Habían pasado unas semanas desde
la primera actuación de Scott y el resto de la banda; semanas en las que,
religiosamente, mi casa se atestaba de gente el día en que se emitía el
programa. Tras cumplir con nuestro trabajo de apoyo social, en el que la
estrella en redes era yo subiendo historias pidiendo el voto para mi hermano,
los Nueve de Siempre (o lo que quedaba de ellos) se iban a sus casas,
acompañando a mis amigas, para darnos a Alec y a mí un poco de intimidad en el
salón de mi casa, que sentía tan suya ya como mía. Él se pasaba las tardes
trabajando, cogiendo todos los turnos que podía para conseguir más y más
dinero, y había conseguido gestionarse los adelantos de manera que pudiéramos
ir a una discoteca pija de la que nos habían salido anuncios en nuestras redes
sociales.
Después
de trabajar, siempre se pasaba por casa para ver cómo estaba. Habíamos pasado
de hacerlo con muchísima urgencia, sin poder resistirnos a la presencia del
otro, a empezar a acostarnos de forma un poco más espaciada. Me habría
preocupado de la bajada en nuestro nivel de libido si no lo hubiera comentado
él mismo, diciendo que nunca se había sentido así... y que le gustaba disfrutar
igual de arrumacos que de un buen polvo. Yo sentía que nuestra relación acababa
de pasar a la siguiente fase, ya asentados los polvos (nunca mejor dicho) que
nos permitían echar un vistazo más allá del horizonte. Y me encantaba, porque
le sentía muy mío. Le sentía muy mío y yo me sentía muy suya y la herida dejada
por Scott ya no supuraba, sino que sólo me daba unos pinchacitos de advertencia
cuando, duchada y con el pijama, me metía en la cama de mi hermano con mis
hermanas, alargando en la medida de lo posible el aroma que poco a poco se
desvanecía.
Por
suerte, Scott vendría a casa a pasar unos días, y la cama recuperaría la
esencia a él que tanto estábamos explotando nosotras. En el programa les habían
dado una semana de descanso, y después de mucho deliberar entre el grupo, nos
habían dicho que finalmente se irían de vacaciones a un pequeño pueblecito de
Ibiza, en el que nadie sabía quiénes eran y podrían relajarse. Aunque me dolió
un poco pensar que tendría menos tiempo a mi hermano, lo cierto es que le
comprendía: el programa había supuesto un subidón en su popularidad tal que
todos los días era parte de alguna tendencia en Twitter, le subían varios
millones de seguidores en Instagram, y se quedaba metido en el edificio del
concurso todo el tiempo que podía; los paseos por Londres eran cosa del pasado.

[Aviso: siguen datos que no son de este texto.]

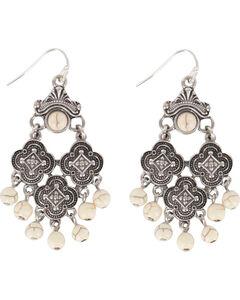 Shyanne Women's Medallion Chandelier Earrings, Cream, hi-res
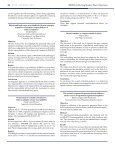 13-DIJ42(3) Abstracts.qxd - Drug Information Association - Page 2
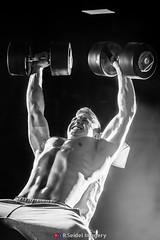 161231_RS-85108_NIK_7255_B_B_FB (R.Seidel Imagery) Tags: 2016 abdomen athlet bauch bauchmuskeln body brust brustmuskeln dorsalraum fitness fitnessmodel fitnesstraining fitnessstudio gym jenskoppe kurzhanteln k沰er mann muskeln oberarme oberk沰er people personen sixpack sport sportportrait sportshooting torso training ventralraum workout abdominalmuscles abdominals abs angespanntemuskeln athletisch breast chest fit flexedmuscles male man muscleflexing muscles muscular muskuls oberk沰erfrei pecs pectoralmuscles ripped shirtless sportlich tensedmuscles trainieren trainiert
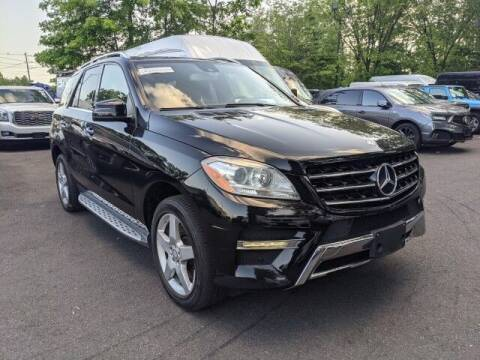 2014 Mercedes-Benz M-Class for sale at EMG AUTO SALES in Avenel NJ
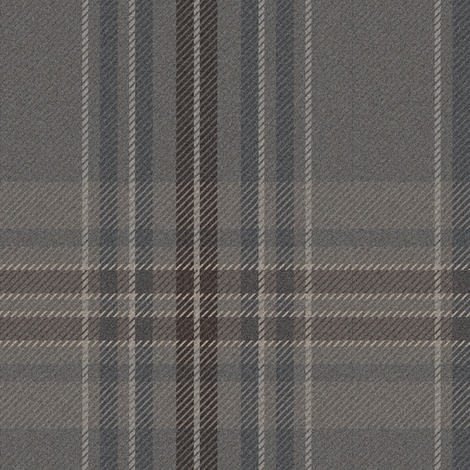 New Ancient Plaid 2 in weathered grey, XL fabric by weavingmajor on Spoonflower - custom fabric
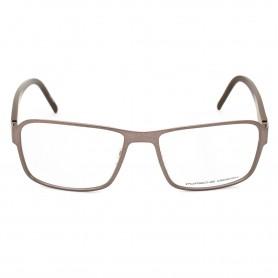 Gafas OXYDO para hombre...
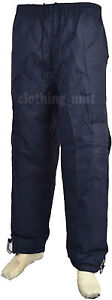 Mens  Elasticated Fleece Lined Thermal Showerproof Trousers Fishing  Hunting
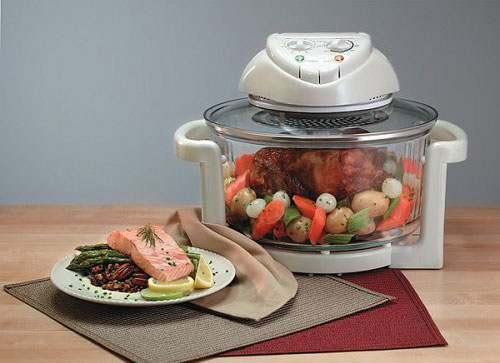 Aroma Aeromatic Turbo Convection Oven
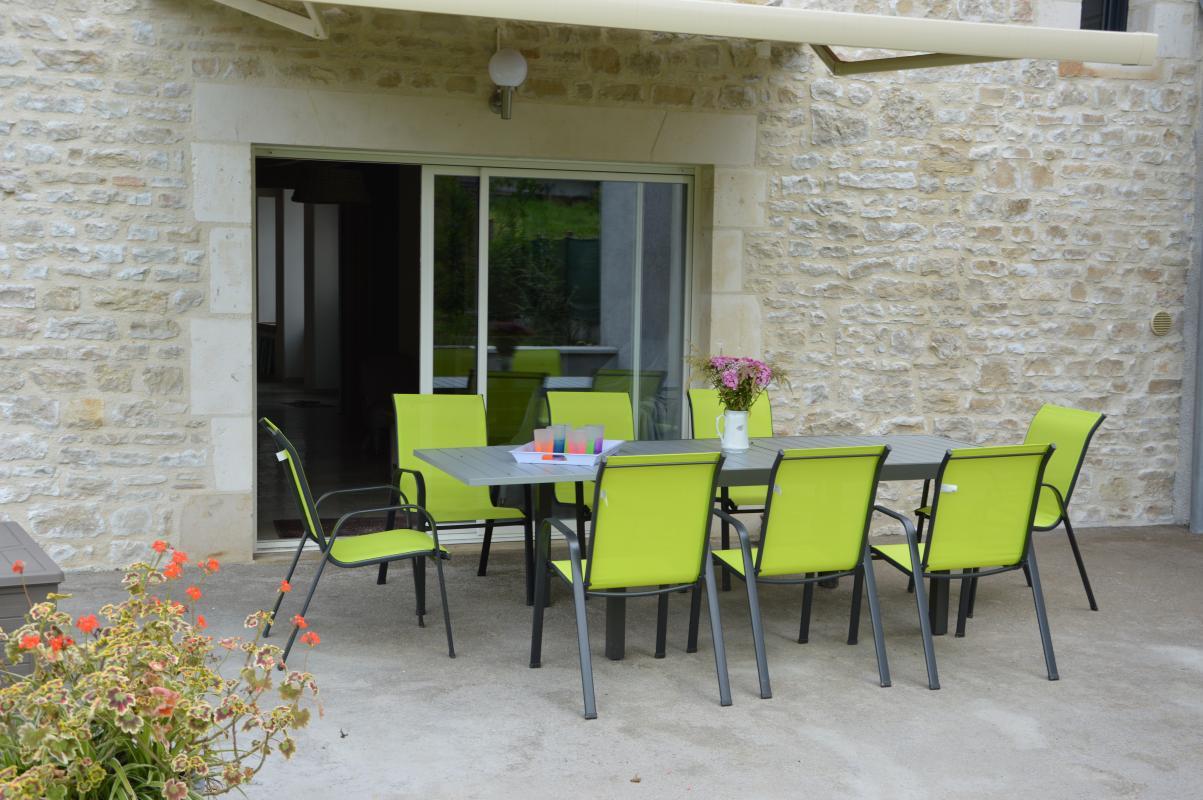 le bon coin salon de jardin ardennes jardin piscine et. Black Bedroom Furniture Sets. Home Design Ideas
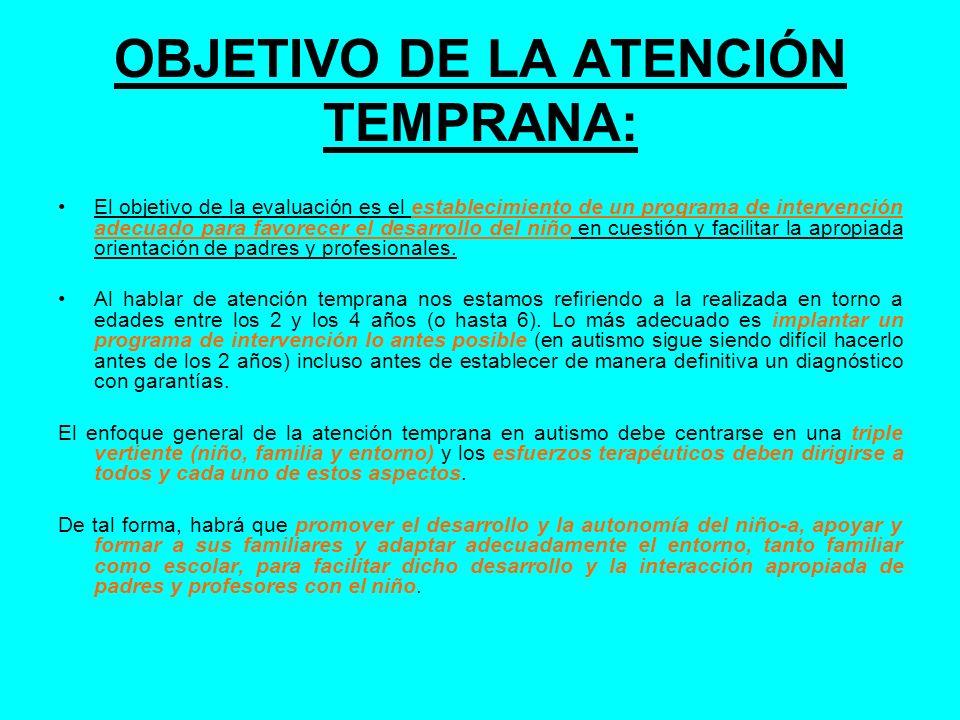 OBJETIVO DE LA ATENCIÓN TEMPRANA:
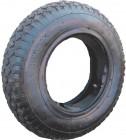 Покрышка для колеса 3.00/3.25-8 МИ/СТ-5 0814200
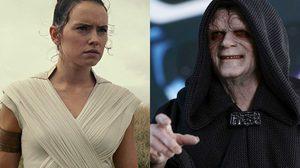 ด้านมืดแข็งแกร่งกว่าทุกครั้ง!! จักรพรรดิพัลพาทีน กลับมาปรากฏตัวใน The Rise of Skywalker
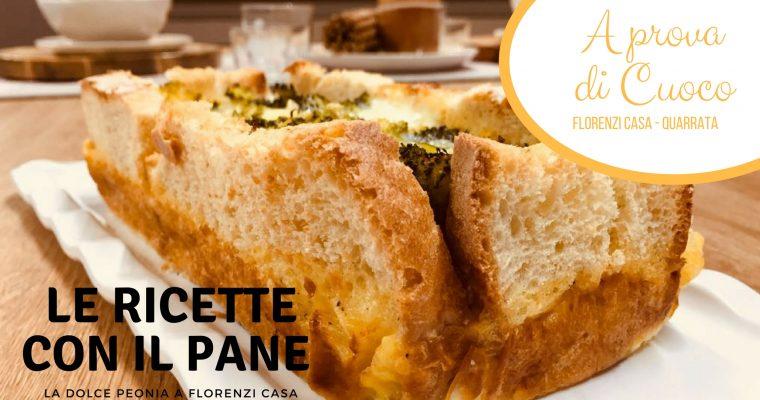 """Ecco qua le ricette dello Show Cooking di """"La Dolce Peonia"""""""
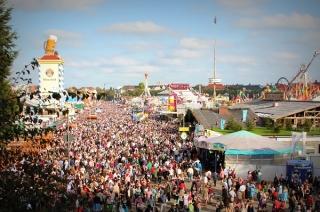 Oktoberfest 2016: Bezbednost na prvom mestu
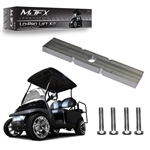 Low Profile Lift Kit for Club Car Precedent Golf Carts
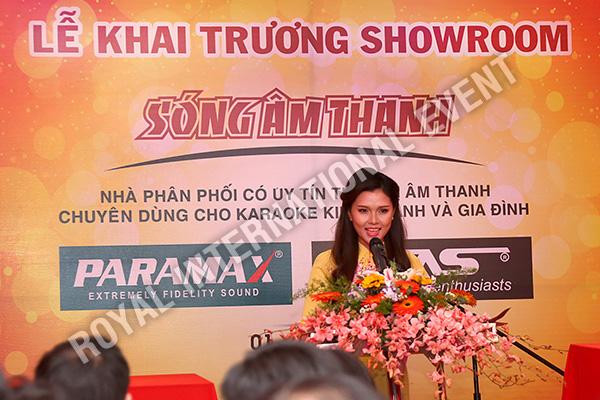 Tổ chức sự kiện Lễ khai trương Showroom Sóng Âm Thanh - 10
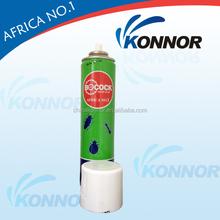 insecticide spray, anti mosquito spray, hot sale mosquito repellent spray
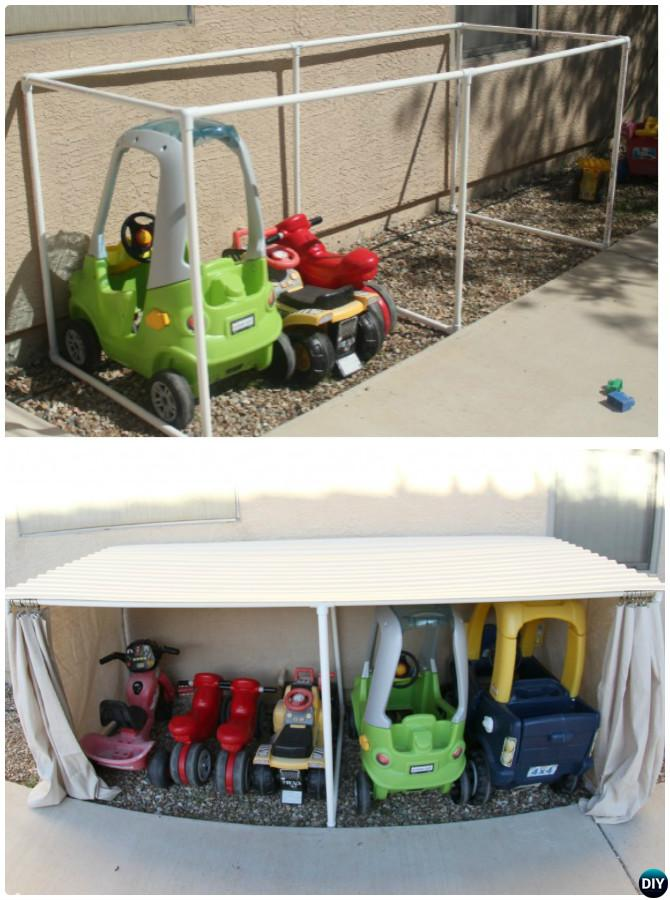 20 PVC Pipe DIY Projects For Kids Fun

Scott era una estrella y necesitaba un lugar en el que saliera de nuevo el sol
para no tener que liderar el cielo y así poder recargar las pilas.
Así
que, mientras yo volaba hacia Barcelona, Scott se ponía moreno en una playa de
Ibiza, tirado a la bartola sin hacer absolutamente nada, cuando yo me disponía
a vivir uno de los fines de semana más intensos de mi vida. No porque fuera con
Alec, que también, sino porque tenía pensado aprovechar el viaje al máximo, lo
cual incluía, evidentemente, disfrutar de las vistas que la ventana del avión
me ofrecía.
-¿Intentas
distraerme de la ventana?-pregunté, riéndome, y separándome un poco de Alec
para poder respirar. Aunque el ambiente cargado de ese oxígeno casi artificial
solía resultarme asfixiante, el hecho de que él estuviera a mi lado mejoraba la
situación, como siempre. Cuando se presentó en mi casa con la bolsa de viaje al
hombro (pues él era un Macho™ que se las apañaba mejor cargando con algo que
llevando una “ridícula maletita”, como se refirió a mi equipaje, con lo que se
ganó un puñetazo bien fuerte en el antebrazo), vestido con una de sus
infalibles camisas con el último botón sin abrochar, me había costado bastante
concentrarme en ir al garaje sin ponerme a olisquearlo. Olía genial. Se había
echado más colonia de la usual, “por si acaso”, lo que traía a mis hormonas por
la calle de la amargura.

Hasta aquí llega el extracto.